English jurist and statistician (1821–1888)

Leone Levi (6 June 1821 – 7 May 1888) was an English jurist and statistician.

Born to a Jewish family in Ancona, Italy, he worked in commerce there before emigrating to Liverpool in 1844. There he obtained British citizenship, changed his faith, and joined the Presbyterian church.

At the time, English law regarding the establishment of local chambers of commerce was highly unsystematic and wanting. He therefore advocated their institution in numerous pamphlets, leading to the establishment of the Liverpool Chamber of Commerce in 1849, with Levi as its secretary. In 1850 he published his Commercial Law of the World, an exhaustive comparative treatise upon the laws and codes of mercantile countries. Appointed in 1852 to the chair of commercial law at King's College London, he was a popular instructor who innovated evening classes.

Levi was called to the bar at Lincoln's Inn in 1859, and a doctorate in political science from the University of Tübingen. His chief work, History of British Commerce and of the Economic Progress of the British Nation, 1763-1870, is considered to be a partisan account of British economic development, but its value as a work of reference cannot be gainsaid. His other works include: Work and Pay; Wages and Earnings of the Working Classes; and International Law, with Materials for a Code. See also The Liquor Trades: A Report to M.T. Bass, M.P., on the Capital Invested and Number of Persons Employed Therein (1871).

He died at his home in Highbury on 7 May 1888 and was buried in the eastern side of Highgate Cemetery.

- [PROMPT]: Can you reproduce, word for word, the part of the Leone Levi biography that begins at the words "At the time, English" and stops after "innovated evening classes."?

(Spatial grounding data)
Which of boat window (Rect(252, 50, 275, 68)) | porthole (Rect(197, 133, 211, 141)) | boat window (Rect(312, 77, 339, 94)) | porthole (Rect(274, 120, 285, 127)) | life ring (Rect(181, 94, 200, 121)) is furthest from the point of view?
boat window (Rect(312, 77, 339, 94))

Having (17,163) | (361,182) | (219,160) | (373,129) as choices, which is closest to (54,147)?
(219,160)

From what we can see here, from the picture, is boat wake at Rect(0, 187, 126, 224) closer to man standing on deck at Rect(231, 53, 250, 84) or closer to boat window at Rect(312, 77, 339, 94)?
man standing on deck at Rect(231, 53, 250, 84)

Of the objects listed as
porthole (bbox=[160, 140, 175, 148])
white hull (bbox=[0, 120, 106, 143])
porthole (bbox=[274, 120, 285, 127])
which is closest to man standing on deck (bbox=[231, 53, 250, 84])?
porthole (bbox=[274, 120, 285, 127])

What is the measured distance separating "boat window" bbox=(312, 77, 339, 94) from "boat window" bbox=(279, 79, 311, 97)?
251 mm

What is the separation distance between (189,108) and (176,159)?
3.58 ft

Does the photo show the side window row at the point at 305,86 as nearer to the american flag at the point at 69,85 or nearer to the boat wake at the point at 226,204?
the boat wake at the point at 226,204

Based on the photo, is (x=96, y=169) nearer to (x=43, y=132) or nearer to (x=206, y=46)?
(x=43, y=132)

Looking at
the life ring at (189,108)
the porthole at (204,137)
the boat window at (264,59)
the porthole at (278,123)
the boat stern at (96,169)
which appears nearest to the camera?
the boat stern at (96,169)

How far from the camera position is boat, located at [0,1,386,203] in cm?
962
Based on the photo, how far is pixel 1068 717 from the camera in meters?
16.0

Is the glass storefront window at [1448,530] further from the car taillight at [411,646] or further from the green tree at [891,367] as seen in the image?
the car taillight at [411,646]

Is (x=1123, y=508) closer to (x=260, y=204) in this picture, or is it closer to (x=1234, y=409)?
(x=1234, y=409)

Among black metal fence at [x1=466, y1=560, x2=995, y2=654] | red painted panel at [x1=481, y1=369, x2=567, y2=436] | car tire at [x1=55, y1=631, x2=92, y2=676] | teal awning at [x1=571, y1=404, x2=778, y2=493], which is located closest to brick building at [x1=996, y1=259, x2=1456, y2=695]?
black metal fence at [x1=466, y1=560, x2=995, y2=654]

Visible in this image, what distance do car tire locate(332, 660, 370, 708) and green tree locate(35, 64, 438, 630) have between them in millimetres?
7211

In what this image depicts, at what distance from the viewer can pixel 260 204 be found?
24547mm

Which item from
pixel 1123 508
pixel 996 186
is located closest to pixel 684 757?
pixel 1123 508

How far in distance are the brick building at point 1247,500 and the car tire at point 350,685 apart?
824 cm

--

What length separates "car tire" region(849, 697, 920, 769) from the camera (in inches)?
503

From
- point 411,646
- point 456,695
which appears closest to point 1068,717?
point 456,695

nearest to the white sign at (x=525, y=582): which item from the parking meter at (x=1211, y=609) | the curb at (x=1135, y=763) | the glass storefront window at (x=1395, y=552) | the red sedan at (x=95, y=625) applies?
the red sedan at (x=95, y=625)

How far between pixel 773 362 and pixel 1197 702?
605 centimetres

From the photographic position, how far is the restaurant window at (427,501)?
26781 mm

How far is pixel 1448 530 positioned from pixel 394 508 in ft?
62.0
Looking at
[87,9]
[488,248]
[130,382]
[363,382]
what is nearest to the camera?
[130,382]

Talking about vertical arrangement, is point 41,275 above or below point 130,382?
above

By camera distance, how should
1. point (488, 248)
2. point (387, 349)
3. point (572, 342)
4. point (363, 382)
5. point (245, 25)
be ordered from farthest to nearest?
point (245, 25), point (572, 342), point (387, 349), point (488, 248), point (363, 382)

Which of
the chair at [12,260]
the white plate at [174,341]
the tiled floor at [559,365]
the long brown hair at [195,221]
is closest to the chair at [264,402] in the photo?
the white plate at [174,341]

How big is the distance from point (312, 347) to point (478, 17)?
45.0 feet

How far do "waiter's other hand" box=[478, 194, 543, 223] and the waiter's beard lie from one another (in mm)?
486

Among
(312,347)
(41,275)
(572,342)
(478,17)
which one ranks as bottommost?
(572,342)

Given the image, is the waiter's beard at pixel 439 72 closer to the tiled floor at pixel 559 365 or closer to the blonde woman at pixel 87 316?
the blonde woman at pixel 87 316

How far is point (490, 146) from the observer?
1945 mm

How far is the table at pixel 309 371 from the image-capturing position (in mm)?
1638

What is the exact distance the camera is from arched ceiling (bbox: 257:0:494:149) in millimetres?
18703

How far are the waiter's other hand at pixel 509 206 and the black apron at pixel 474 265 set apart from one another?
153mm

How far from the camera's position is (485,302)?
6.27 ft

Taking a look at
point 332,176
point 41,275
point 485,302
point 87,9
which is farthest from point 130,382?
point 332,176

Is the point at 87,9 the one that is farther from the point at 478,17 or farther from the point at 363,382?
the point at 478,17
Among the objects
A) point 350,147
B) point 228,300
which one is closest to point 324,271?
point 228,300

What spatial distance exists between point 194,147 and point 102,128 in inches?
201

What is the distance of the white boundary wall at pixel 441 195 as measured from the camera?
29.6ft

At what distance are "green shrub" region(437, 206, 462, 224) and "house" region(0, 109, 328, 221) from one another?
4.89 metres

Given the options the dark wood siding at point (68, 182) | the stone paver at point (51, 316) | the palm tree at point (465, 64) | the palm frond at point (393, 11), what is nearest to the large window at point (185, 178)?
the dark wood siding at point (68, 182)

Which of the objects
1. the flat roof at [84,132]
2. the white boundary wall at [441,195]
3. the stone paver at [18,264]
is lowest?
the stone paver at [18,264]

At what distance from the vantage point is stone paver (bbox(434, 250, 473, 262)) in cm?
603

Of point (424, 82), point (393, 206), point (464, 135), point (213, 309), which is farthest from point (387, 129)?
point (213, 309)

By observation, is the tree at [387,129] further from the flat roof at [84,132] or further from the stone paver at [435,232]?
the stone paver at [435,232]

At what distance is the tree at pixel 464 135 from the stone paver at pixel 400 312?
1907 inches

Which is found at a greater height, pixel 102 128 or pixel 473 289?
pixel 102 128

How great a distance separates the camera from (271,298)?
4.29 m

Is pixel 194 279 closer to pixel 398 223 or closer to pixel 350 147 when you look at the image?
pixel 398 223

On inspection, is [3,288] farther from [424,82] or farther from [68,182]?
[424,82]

--

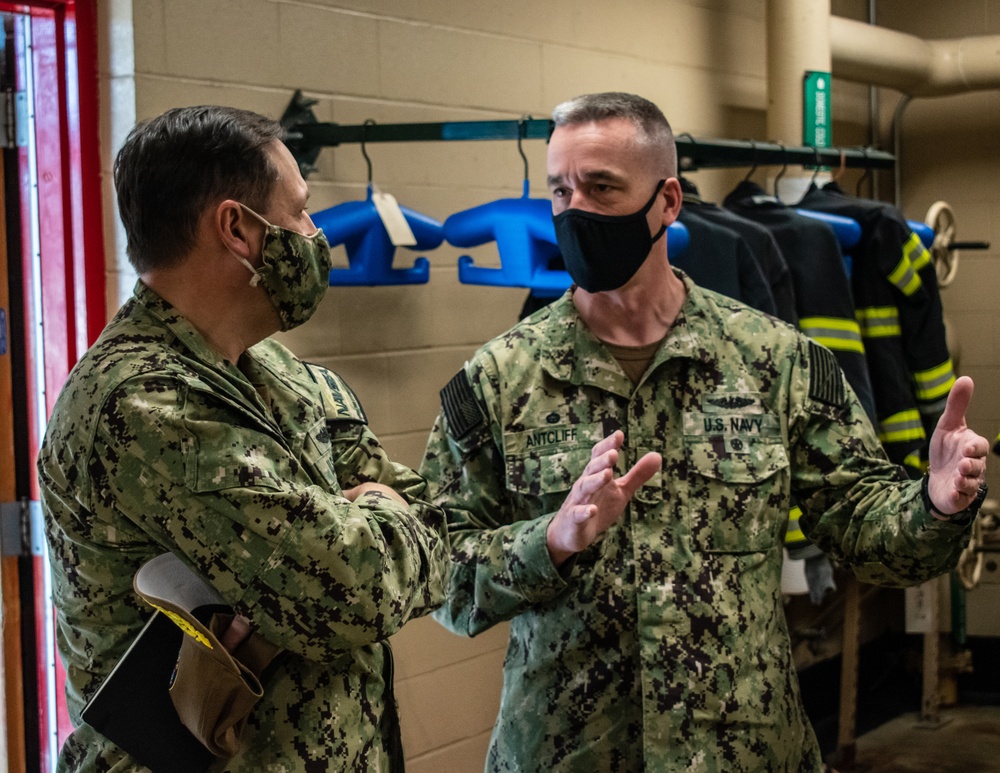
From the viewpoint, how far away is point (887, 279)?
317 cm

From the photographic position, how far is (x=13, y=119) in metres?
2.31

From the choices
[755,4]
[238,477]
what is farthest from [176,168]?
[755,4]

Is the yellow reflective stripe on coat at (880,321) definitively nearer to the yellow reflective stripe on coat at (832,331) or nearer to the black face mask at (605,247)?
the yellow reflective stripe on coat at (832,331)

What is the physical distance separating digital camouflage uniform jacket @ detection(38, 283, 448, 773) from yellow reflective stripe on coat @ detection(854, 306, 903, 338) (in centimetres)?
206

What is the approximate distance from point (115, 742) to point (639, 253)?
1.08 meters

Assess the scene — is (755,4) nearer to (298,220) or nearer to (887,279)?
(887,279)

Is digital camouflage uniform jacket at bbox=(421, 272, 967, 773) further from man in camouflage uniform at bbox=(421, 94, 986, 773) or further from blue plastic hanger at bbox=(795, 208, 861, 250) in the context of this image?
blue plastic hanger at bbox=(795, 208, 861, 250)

- [ANSWER SECTION]:
At the time, English law regarding the establishment of local chambers of commerce was highly unsystematic and wanting. He therefore advocated their institution in numerous pamphlets, leading to the establishment of the Liverpool Chamber of Commerce in 1849, with Levi as its secretary. In 1850 he published his Commercial Law of the World, an exhaustive comparative treatise upon the laws and codes of mercantile countries. Appointed in 1852 to the chair of commercial law at King's College London, he was a popular instructor who innovated evening classes.